With the complete sequencing of the human genome, the current challenge is to learn how the products of the 30,000 – 150,000 identified genes interact to produce the complexed human body, which contains very diverse cell types with diverse functions, and how diseases arise when either the functions of these genes or their regulations go awry. To meet this challenge, we need to know what genes are being expressed at a particular time in a particular cell. Currently technology is being developed to study the expression of many genes at once. However these technologies are limited to study gene expression in millions, or thousands of cells, thereby restricting the study of small samples or complex tissues, especially cells that are very rare in the body, such as the stem cells. To understand how genes regulate stem cells maintaining their “stemness” and differentiation, we propose a strategy to study gene expression in individual cells by sequencing all the transcripts in a single neural stem cell taken out from a developing mouse embryo, by combining two latest technologies – Connector Inversion Probe (CIP) technology and the SOLiD Sequencing platform from Applied Biosystems, which is one of the latest DNA sequencing technology that has a capacity of 114 million sequencing reactions per run. The CIP technology allows the rapid cloning and amplification of all the transcripts in the cell. In the current CIRM proposal, we propose to further develop the CIP technology, and to test our strategy to sequence all the transcripts in a single cell, we propose to sequence 1000 genes in individual neural stem cells. If this strategy proves successful, it will provide deep understanding how many human diseases arise at a single cell level, and facilitate scientists and physicians to develop novel and effective therapeutic treatments.

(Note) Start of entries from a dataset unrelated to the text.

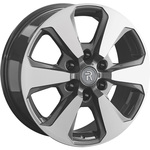 Replay MI184 R18x7.5 6x139.7 ET38 CB67.1 GMF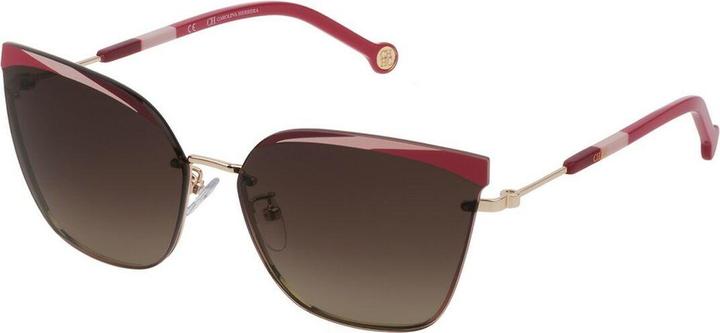 Carolina Herrera Damensonnenbrille SHE147-640H33 Ø 64 mm
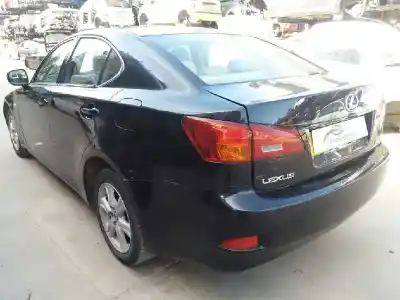 Утилизация автомобиля lexus is200 (ds2/is2) 220d года 2001 питание 2adfhv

Statement of Benefit to California:
Almost all human illness, perhaps except trauma, have some genetic basis. While the complete human genome is sequenced, it is still not clear how mutation in gene function or alteration in their regulation leads to human diseases. In this CIRM proposal, we propose to develop a strategy to sequence all the transcript in a single cell. If this strategy is successful, it will enable scienctists and physicians to have a deep understanding how certain human diseases arise and progress at a single cell level. It will guide the development of novel diagnosis and/or treatment strategies. Everyone, include the citizens of California, will benefit tremendously from this research.